◆ **Goal of the exercise**
Rewrite the items below, changing "layered rock" to "stratified rock" wherever it occurs and leaving every other word unchanged.

◆ **Data extract**
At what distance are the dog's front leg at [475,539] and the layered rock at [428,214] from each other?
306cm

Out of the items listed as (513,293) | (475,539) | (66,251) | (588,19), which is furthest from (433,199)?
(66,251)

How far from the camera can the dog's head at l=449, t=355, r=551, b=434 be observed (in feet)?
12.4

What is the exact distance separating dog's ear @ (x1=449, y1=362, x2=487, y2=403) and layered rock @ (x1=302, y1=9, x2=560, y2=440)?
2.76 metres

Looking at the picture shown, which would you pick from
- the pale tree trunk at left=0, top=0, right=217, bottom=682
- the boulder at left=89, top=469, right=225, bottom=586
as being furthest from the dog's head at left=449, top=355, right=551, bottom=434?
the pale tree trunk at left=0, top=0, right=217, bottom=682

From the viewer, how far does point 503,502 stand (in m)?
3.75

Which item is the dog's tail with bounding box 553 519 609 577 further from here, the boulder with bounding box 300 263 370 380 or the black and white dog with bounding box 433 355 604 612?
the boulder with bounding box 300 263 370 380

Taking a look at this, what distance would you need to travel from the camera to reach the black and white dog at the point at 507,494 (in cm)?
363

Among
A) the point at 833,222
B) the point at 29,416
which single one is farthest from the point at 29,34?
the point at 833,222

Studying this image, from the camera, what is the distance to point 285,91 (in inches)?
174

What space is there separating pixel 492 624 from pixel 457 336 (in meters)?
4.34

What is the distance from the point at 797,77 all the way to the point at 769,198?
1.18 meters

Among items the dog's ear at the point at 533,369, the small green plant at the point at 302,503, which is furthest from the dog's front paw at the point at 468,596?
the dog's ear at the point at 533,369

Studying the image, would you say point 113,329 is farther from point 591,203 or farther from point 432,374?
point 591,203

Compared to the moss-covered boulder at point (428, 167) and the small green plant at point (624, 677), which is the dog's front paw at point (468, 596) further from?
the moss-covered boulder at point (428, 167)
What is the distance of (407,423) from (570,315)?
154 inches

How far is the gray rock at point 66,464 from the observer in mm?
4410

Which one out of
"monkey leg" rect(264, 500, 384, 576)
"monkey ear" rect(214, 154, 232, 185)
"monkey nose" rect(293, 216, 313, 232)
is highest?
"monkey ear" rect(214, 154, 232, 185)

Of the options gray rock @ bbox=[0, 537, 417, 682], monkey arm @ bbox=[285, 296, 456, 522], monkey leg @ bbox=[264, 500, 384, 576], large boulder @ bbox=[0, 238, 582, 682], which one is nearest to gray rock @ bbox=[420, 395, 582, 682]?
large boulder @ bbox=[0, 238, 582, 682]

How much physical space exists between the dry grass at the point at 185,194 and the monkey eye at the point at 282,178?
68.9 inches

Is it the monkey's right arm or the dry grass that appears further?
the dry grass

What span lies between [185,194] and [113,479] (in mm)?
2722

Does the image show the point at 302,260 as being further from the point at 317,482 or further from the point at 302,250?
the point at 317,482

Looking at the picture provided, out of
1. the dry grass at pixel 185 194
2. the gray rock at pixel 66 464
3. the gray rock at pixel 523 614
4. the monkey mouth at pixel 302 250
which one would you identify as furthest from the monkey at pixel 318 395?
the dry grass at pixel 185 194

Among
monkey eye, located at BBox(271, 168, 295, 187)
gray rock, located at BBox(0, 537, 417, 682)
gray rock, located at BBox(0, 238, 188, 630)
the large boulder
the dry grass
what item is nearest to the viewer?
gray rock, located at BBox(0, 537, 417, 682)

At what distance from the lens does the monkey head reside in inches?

◆ **Finished task**
At what distance are the dog's front leg at [475,539] and the stratified rock at [428,214] from each other?
306cm

Out of the items listed as (513,293) | (475,539) | (66,251) | (588,19), which is furthest from (433,199)?
(66,251)

How far from the camera can the dog's head at l=449, t=355, r=551, b=434 be observed (in feet)?
12.4

What is the exact distance separating dog's ear @ (x1=449, y1=362, x2=487, y2=403) and stratified rock @ (x1=302, y1=9, x2=560, y2=440)?
2.76 metres

Looking at the picture shown, which would you pick from
- the pale tree trunk at left=0, top=0, right=217, bottom=682
- the boulder at left=89, top=469, right=225, bottom=586
as being furthest from the dog's head at left=449, top=355, right=551, bottom=434?
the pale tree trunk at left=0, top=0, right=217, bottom=682

From the viewer, how far does point 503,502 stand (in m)?
3.75

Which item is the dog's tail with bounding box 553 519 609 577 further from here, the boulder with bounding box 300 263 370 380 or the black and white dog with bounding box 433 355 604 612?
the boulder with bounding box 300 263 370 380

Taking a look at this, what distance would you need to travel from the camera to reach the black and white dog at the point at 507,494 (in cm)?
363

Among
A) the point at 833,222
B) the point at 29,416
which single one is farthest from the point at 29,34?
the point at 833,222

Studying this image, from the camera, what is the distance to point 285,91 (in inches)?
174

What space is there separating pixel 492 624 from pixel 457 336 (in meters)?
4.34

What is the distance from the point at 797,77 all the way to the point at 769,198?
1.18 meters

Among items the dog's ear at the point at 533,369, the small green plant at the point at 302,503, which is furthest from the dog's front paw at the point at 468,596?
the dog's ear at the point at 533,369

Studying the image, would you say point 113,329 is farther from point 591,203 or farther from point 432,374?
point 591,203

Compared to the moss-covered boulder at point (428, 167) and the small green plant at point (624, 677), which is the dog's front paw at point (468, 596) further from?
the moss-covered boulder at point (428, 167)
What is the distance of (407,423) from (570,315)?
154 inches

How far is the gray rock at point 66,464 from the observer in mm?
4410

Which one out of
"monkey leg" rect(264, 500, 384, 576)
"monkey ear" rect(214, 154, 232, 185)
"monkey nose" rect(293, 216, 313, 232)
is highest?
"monkey ear" rect(214, 154, 232, 185)

Of the options gray rock @ bbox=[0, 537, 417, 682], monkey arm @ bbox=[285, 296, 456, 522], monkey leg @ bbox=[264, 500, 384, 576], large boulder @ bbox=[0, 238, 582, 682], which one is nearest to gray rock @ bbox=[420, 395, 582, 682]?
large boulder @ bbox=[0, 238, 582, 682]

How much physical space exists between the dry grass at the point at 185,194 and the monkey eye at the point at 282,178?
68.9 inches

Is it the monkey's right arm or the dry grass that appears further?
the dry grass

What span lies between [185,194] and [113,479] (in mm)?
2722

Does the image show the point at 302,260 as being further from the point at 317,482 or further from the point at 302,250?
the point at 317,482

Looking at the picture provided, out of
1. the dry grass at pixel 185 194
2. the gray rock at pixel 66 464
3. the gray rock at pixel 523 614
4. the monkey mouth at pixel 302 250
which one would you identify as furthest from the monkey at pixel 318 395?
the dry grass at pixel 185 194

Among
monkey eye, located at BBox(271, 168, 295, 187)
gray rock, located at BBox(0, 537, 417, 682)
gray rock, located at BBox(0, 238, 188, 630)
the large boulder
the dry grass
what item is nearest to the viewer?
gray rock, located at BBox(0, 537, 417, 682)

At what distance from the lens does the monkey head reside in inches?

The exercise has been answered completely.